Optical page



Spectra and gradients

Measuring spectral line-strengths and their spatial variations across spheroidal systems (ellipticals, lenticular, spiral bulges and cD galaxies). Abundance and age distributions in stars mainly determine the spectral feature strengths in integrated stellar populations. A major problem is dientangling the two effects of age and abundance. This work is in collaboration with postgraduate students and with external collaborators. See GCE description page for details.

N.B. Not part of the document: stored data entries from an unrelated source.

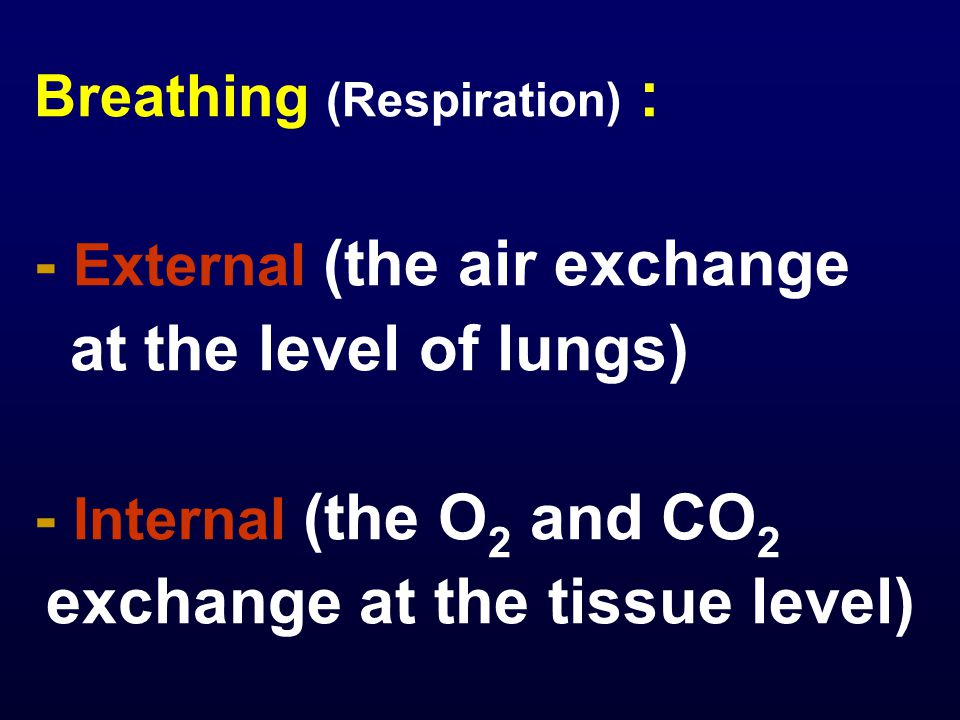 Breathing (Respiration) :

- External (the air exchange at the level of lungs)

- Internal (the $O_2$ and $CO_2$ exchange at the tissue level)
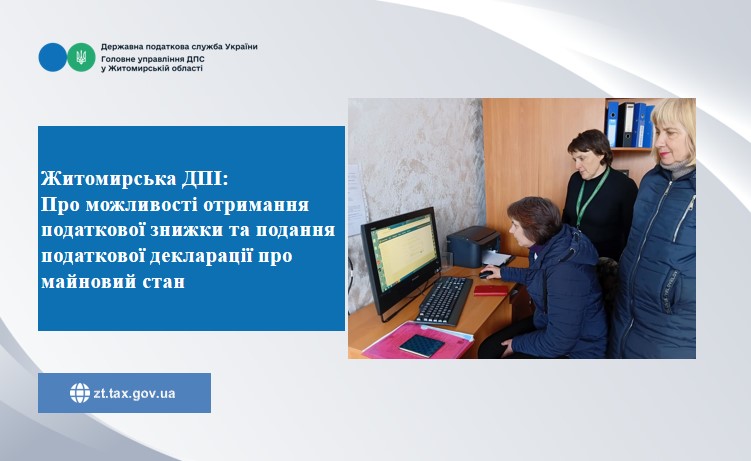 Державна податкова служба України
Головне управління ДПС у Житомирській області

Житомирська ДПІ:
Про можливості отримання податкової знижки та подання податкової декларації про майновий стан

zt.tax.gov.ua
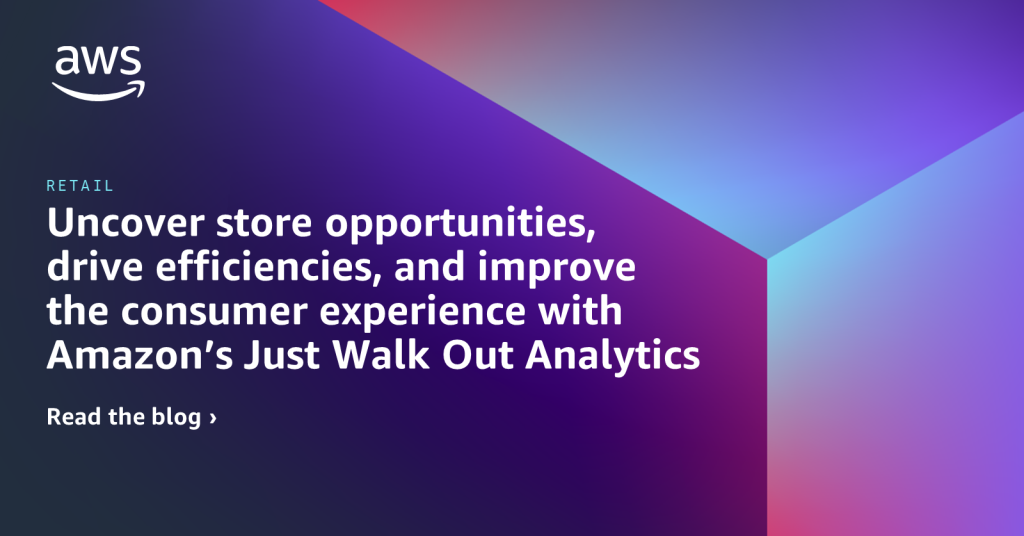 aws

RETAIL

Uncover store opportunities, drive efficiencies, and improve the consumer experience with Amazon's Just Walk Out Analytics

Read the blog ›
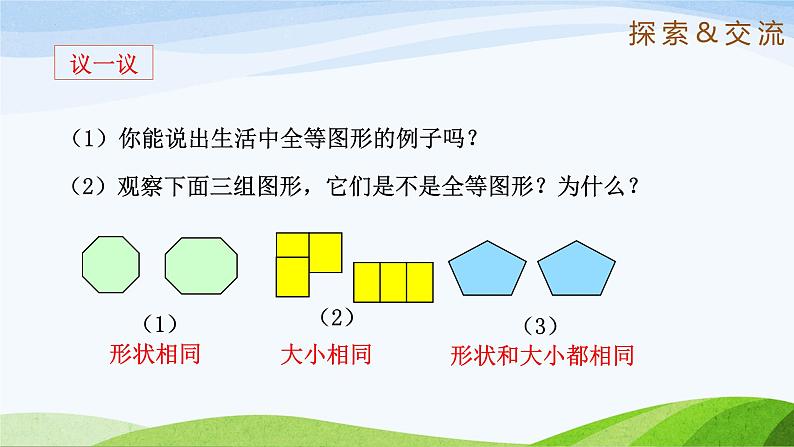 探索&交流

议一议

（1）你能说出生活中全等图形的例子吗？

（2）观察下面三组图形，它们是不是全等图形？为什么？

（1）
形状相同

（2）
大小相同

（3）
形状和大小都相同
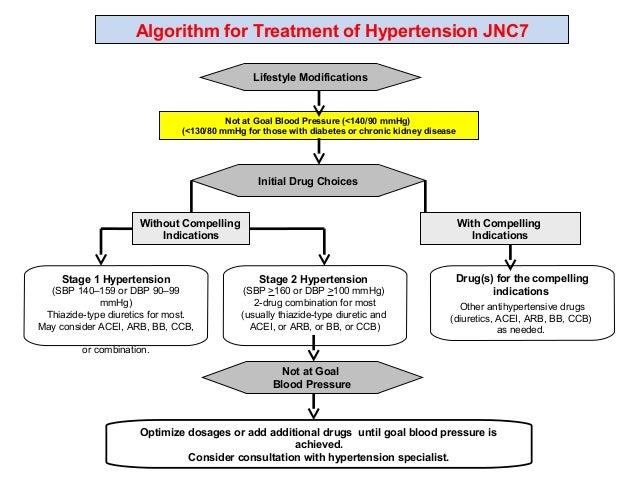 Algorithm for Treatment of Hypertension JNC7

Lifestyle Modifications

Not at Goal Blood Pressure (<140/90 mmHg)
(<130/80 mmHg for those with diabetes or chronic kidney disease

Initial Drug Choices

Without Compelling Indications

With Compelling Indications

Stage 1 Hypertension
(SBP 140–159 or DBP 90–99 mmHg)
Thiazide-type diuretics for most.
May consider ACEI, ARB, BB, CCB, or combination.

Stage 2 Hypertension
(SBP $\geq$160 or DBP $\geq$100 mmHg)
2-drug combination for most
(usually thiazide-type diuretic and ACEI, or ARB, or BB, or CCB)

Drug(s) for the compelling indications
Other antihypertensive drugs
(diuretics, ACEI, ARB, BB, CCB)
as needed.

Not at Goal Blood Pressure

Optimize dosages or add additional drugs until goal blood pressure is achieved.
Consider consultation with hypertension specialist.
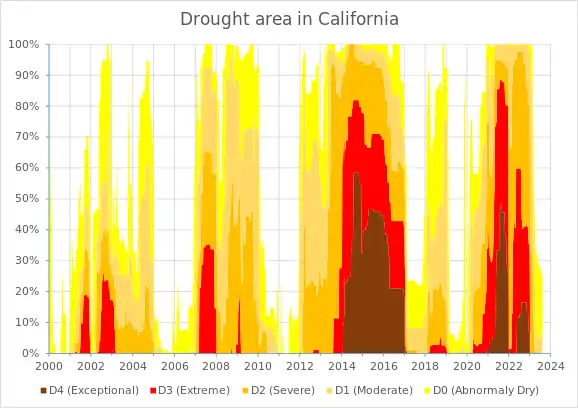 Drought area in California

100%
90%
80%
70%
60%
50%
40%
30%
20%
10%
0%

2000 2002 2004 2006 2008 2010 2012 2014 2016 2018 2020 2022 2024

D4 (Exceptional) D3 (Extreme) D2 (Severe) D1 (Moderate) D0 (Abnormaly Dry)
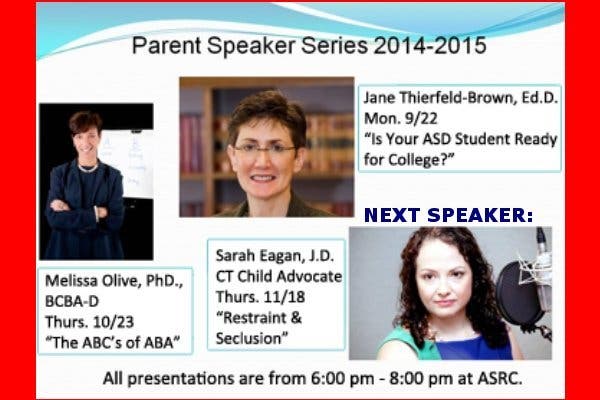 Parent Speaker Series 2014-2015

Jane Thierfeld-Brown, Ed.D.
Mon. 9/22
"Is Your ASD Student Ready for College?"

NEXT SPEAKER:

Melissa Olive, PhD., BCBA-D
Thurs. 10/23
"The ABC's of ABA"

Sarah Eagan, J.D.
CT Child Advocate
Thurs. 11/18
"Restraint & Seclusion"

All presentations are from 6:00 pm - 8:00 pm at ASRC.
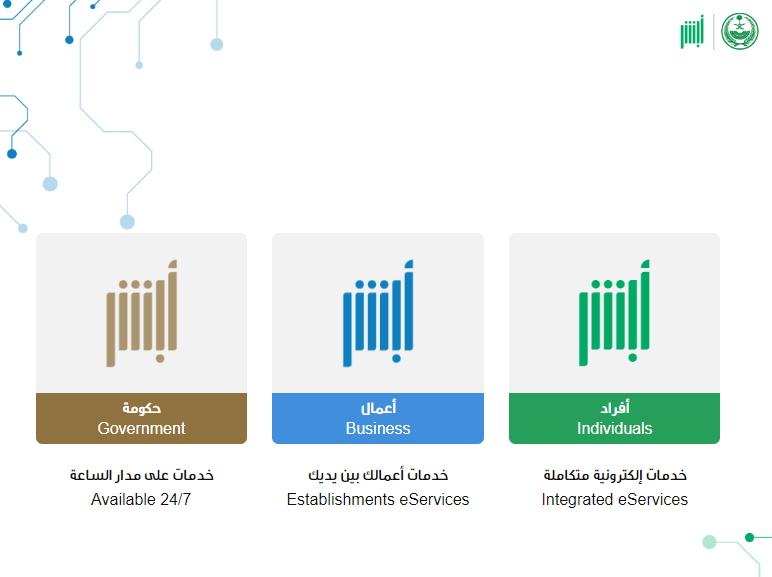 أبشر

أبشر
أفراد
Individuals
خدمات إلكترونية متكاملة
Integrated eServices

أبشر
أعمال
Business
خدمات أعمالك بين يديك
Establishments eServices

أبشر
حكومة
Government
خدمات على مدار الساعة
Available 24/7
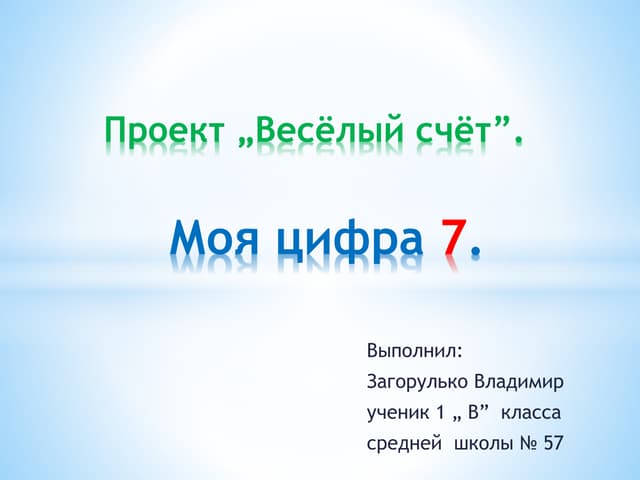 Проект „Весёлый счёт”.

Моя цифра 7.

Выполнил:
Загорулько Владимир
ученик 1 „ В” класса
средней школы № 57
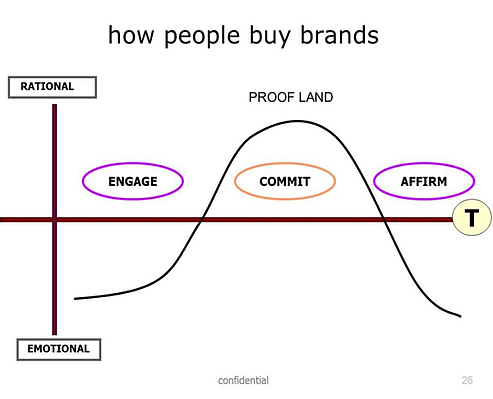 how people buy brands

RATIONAL

PROOF LAND

ENGAGE

COMMIT

AFFIRM

T

EMOTIONAL

confidential

26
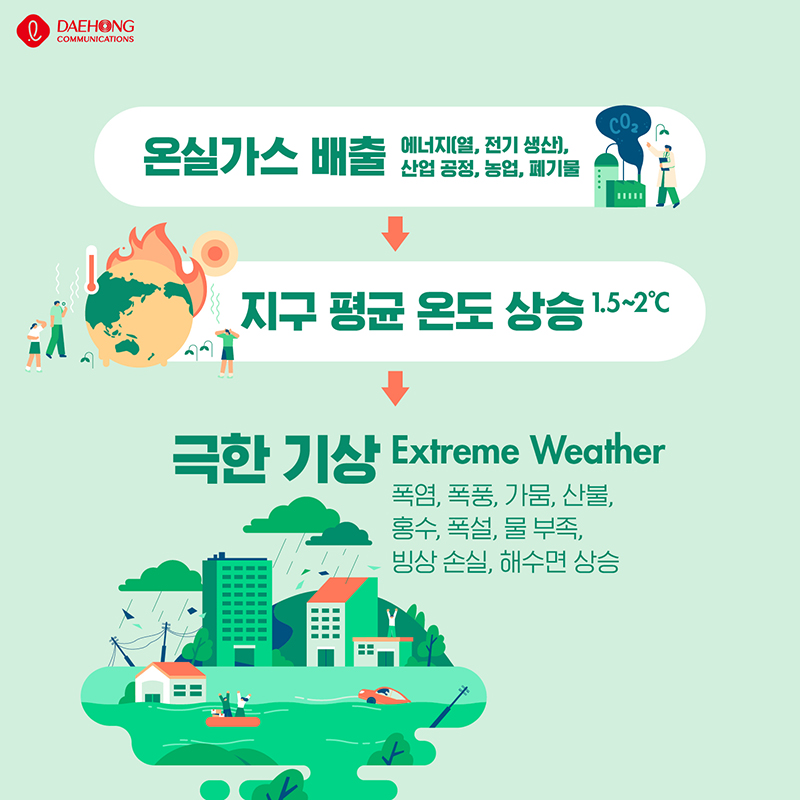 DAEHONG COMMUNICATIONS

온실가스 배출 에너지(열, 전기 생산), 산업 공정, 농업, 폐기물

$CO_2$

지구 평균 온도 상승 1.5~2℃

극한 기상 Extreme Weather

폭염, 폭풍, 가뭄, 산불, 홍수, 폭설, 물 부족, 빙상 손실, 해수면 상승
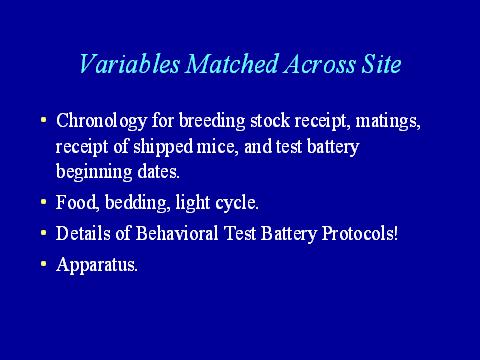 Variables Matched Across Site

• Chronology for breeding stock receipt, matings, receipt of shipped mice, and test battery beginning dates.

• Food, bedding, light cycle.

• Details of Behavioral Test Battery Protocols!

• Apparatus.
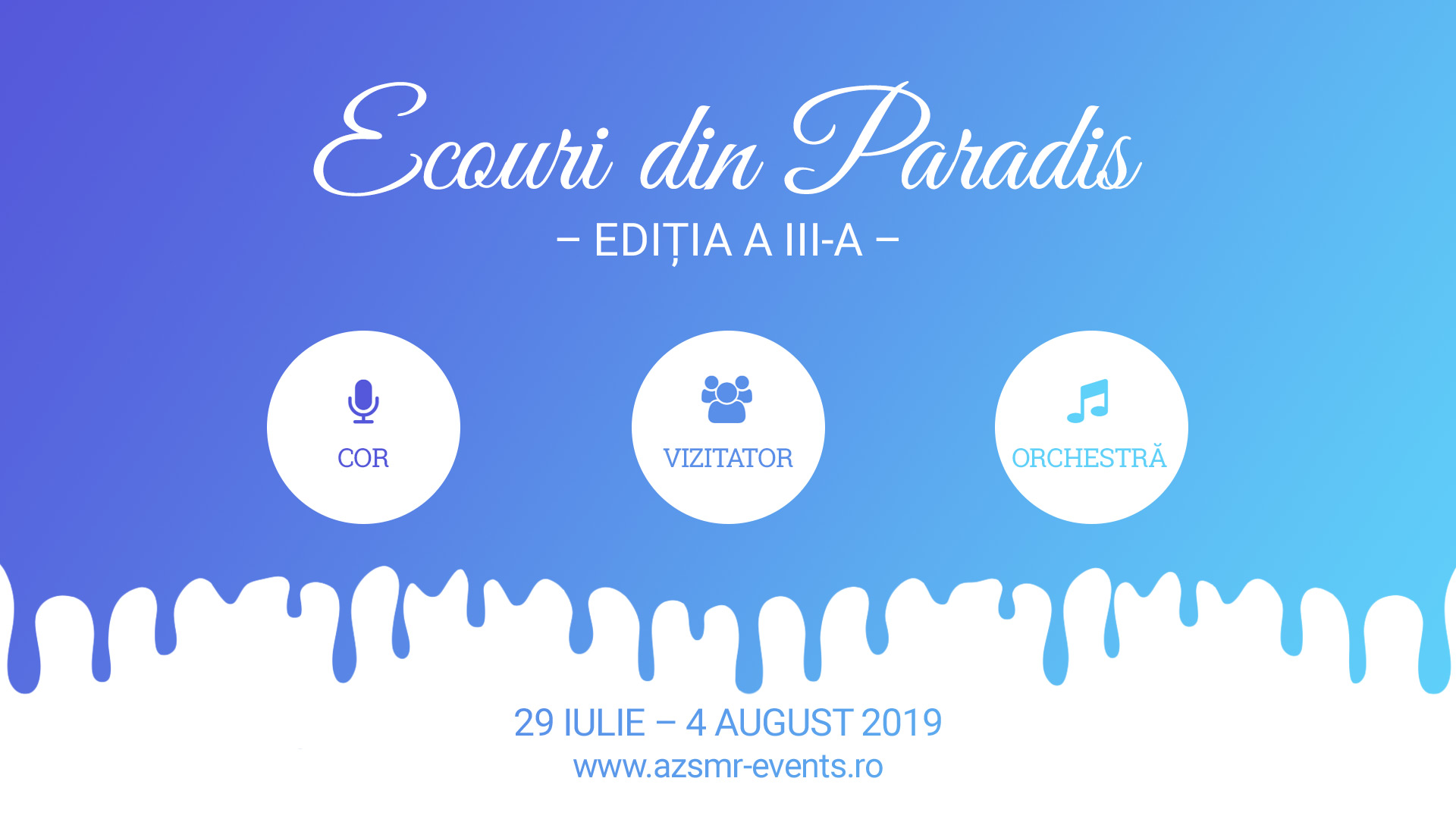 Ecouri din Paradis

– EDIȚIA A III-A –

COR

VIZITATOR

ORCHESTRĂ

29 IULIE – 4 AUGUST 2019

www.azsmr-events.ro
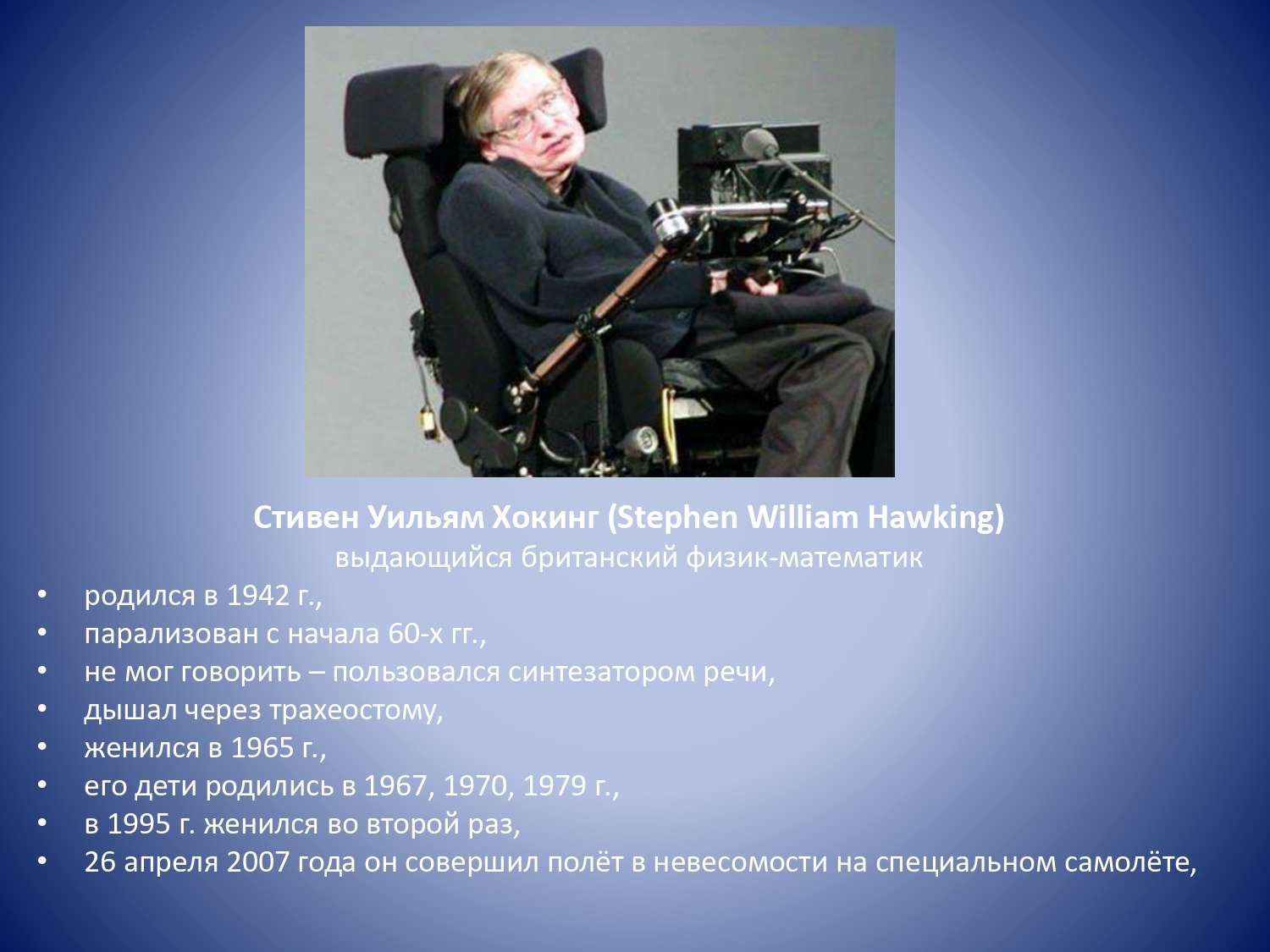 Стивен Уильям Хокинг (Stephen William Hawking)
выдающийся британский физик-математик

• родился в 1942 г.,
• парализован с начала 60-х гг.,
• не мог говорить – пользовался синтезатором речи,
• дышал через трахеостому,
• женился в 1965 г.,
• его дети родились в 1967, 1970, 1979 г.,
• в 1995 г. женился во второй раз,
• 26 апреля 2007 года он совершил полёт в невесомости на специальном самолёте,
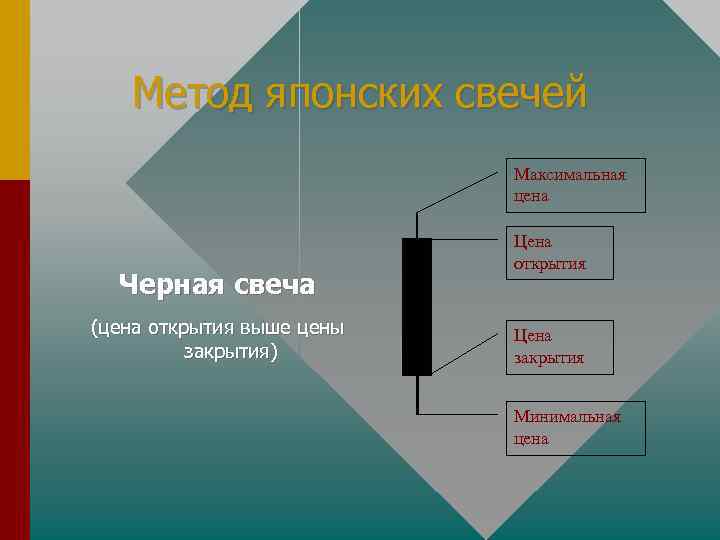 Метод японских свечей

Черная свеча

(цена открытия выше цены закрытия)

Максимальная цена

Цена открытия

Цена закрытия

Минимальная цена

Above is an optical image of an edge-on, spiral galaxy, showing emission from the disc and bulge.

GAMA-KiDS-GalaxyZoo

The Galaxy and Mass Assembly project (GAMA) is a redshift survey carried out at the AAT, plus multiple wavelband observation, from the UV to far-IR. Optical SDSS images were used to characterise the galaxies. See these fly-through movies to see the distributions and morphologies of GAMA galaxies. More recently, deeper and sharper images from the Kilo degree survey (KiDS) are being used, for finer galaxy classification of GAMA galaxies. Galaxy Zoo was used to obtain GAMA galaxy classifications from KiDS images.

SALT Observations

We have studied low luminosity, spheroidal systems (low luminosity ellipticals) and shown that their element abundance patterns are more like the Sun than those in more luminous spheroidals (such as giant ellipticals). See Sansom and Northeast 2008. One such low luminosity galaxy is NGC 59, in the nearby Sculptor group. We obtained data from the SALT telescope with the Robert Stobie Spectragraph. The plot below shows our fits to model the absorption line spectrum below the hydrogen emission lines (including Hβ, Hγ, Hδ, H7, H8, H9, and H10 at 3798 Å wavelength). See Sansom et al. 2015.





New SALT observations of the spectra of dusty elliptical and lenticular galaxies are being obtained to study their stellar populations and star formation histories. This is the current MSc project of Ron Savage.